● About this exercise: No pictures, nothing altered: return the data below.

Stored data
********

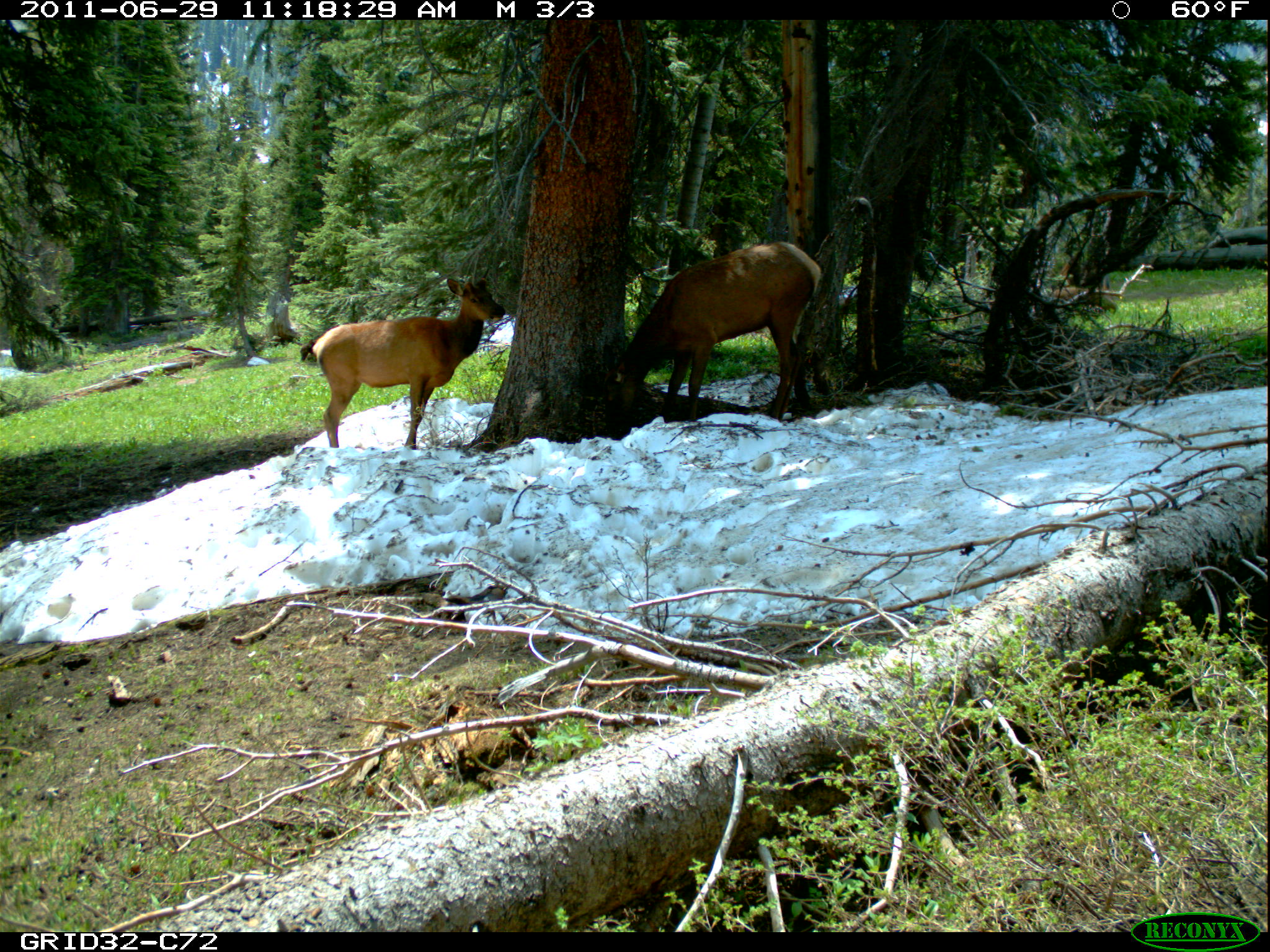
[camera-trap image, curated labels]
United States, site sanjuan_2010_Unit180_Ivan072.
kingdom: Animalia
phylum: Chordata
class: Mammalia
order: Artiodactyla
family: Cervidae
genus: Cervus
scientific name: Cervus elaphus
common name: red deer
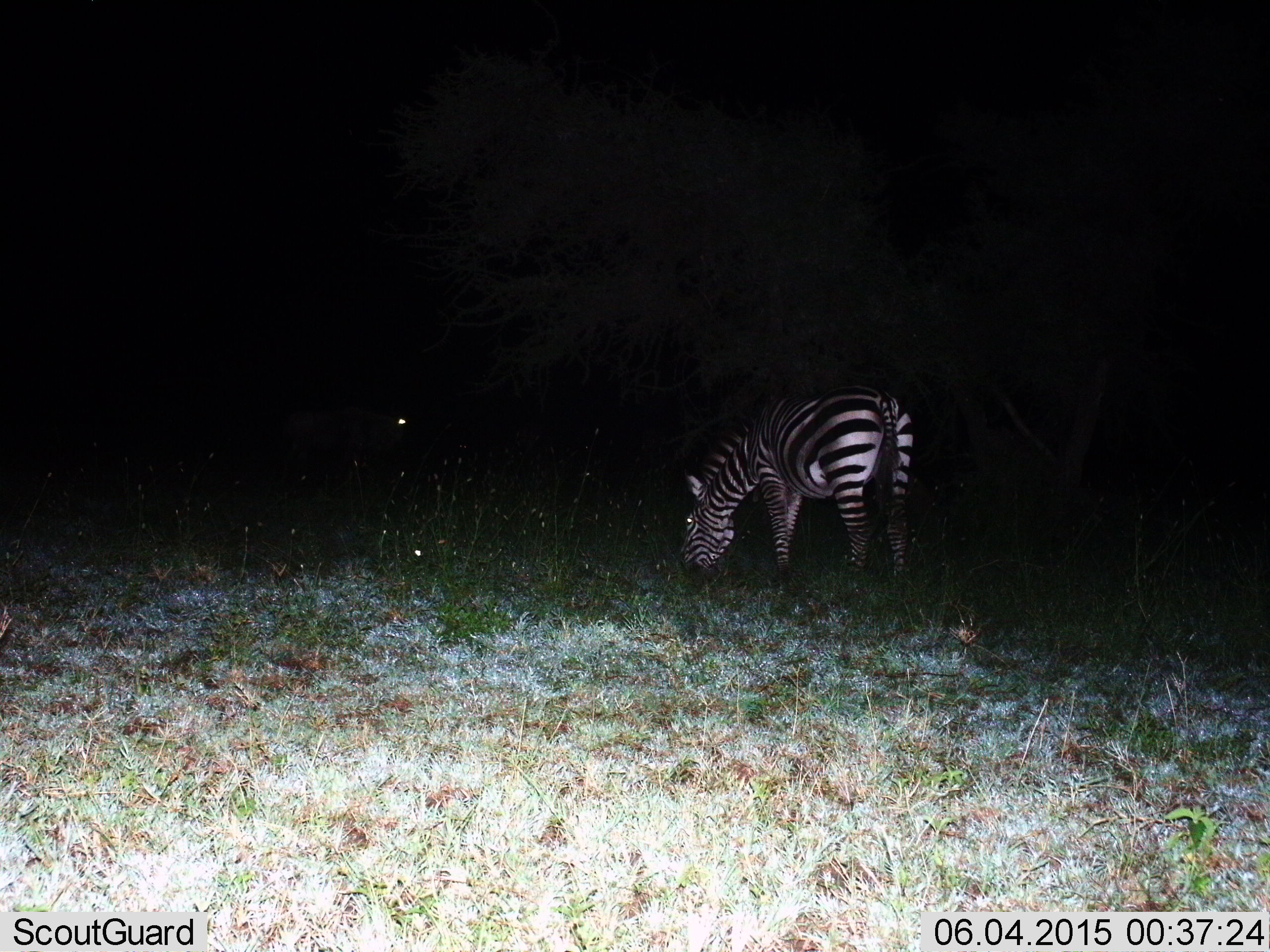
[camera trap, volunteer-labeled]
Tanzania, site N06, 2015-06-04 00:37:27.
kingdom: Animalia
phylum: Chordata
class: Mammalia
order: Perissodactyla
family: Equidae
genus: Equus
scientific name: Equus quagga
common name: plains zebra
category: zebra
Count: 1.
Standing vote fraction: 20%.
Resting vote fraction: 0%.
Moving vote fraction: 0%.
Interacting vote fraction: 0%.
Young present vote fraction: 0%.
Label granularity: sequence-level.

********

● Completed task:
[camera-trap image, curated labels]
United States, site sanjuan_2010_Unit180_Ivan072.
kingdom: Animalia
phylum: Chordata
class: Mammalia
order: Artiodactyla
family: Cervidae
genus: Cervus
scientific name: Cervus elaphus
common name: red deer
[camera trap, volunteer-labeled]
Tanzania, site N06, 2015-06-04 00:37:27.
kingdom: Animalia
phylum: Chordata
class: Mammalia
order: Perissodactyla
family: Equidae
genus: Equus
scientific name: Equus quagga
common name: plains zebra
category: zebra
Count: 1.
Standing vote fraction: 20%.
Resting vote fraction: 0%.
Moving vote fraction: 0%.
Interacting vote fraction: 0%.
Young present vote fraction: 0%.
Label granularity: sequence-level.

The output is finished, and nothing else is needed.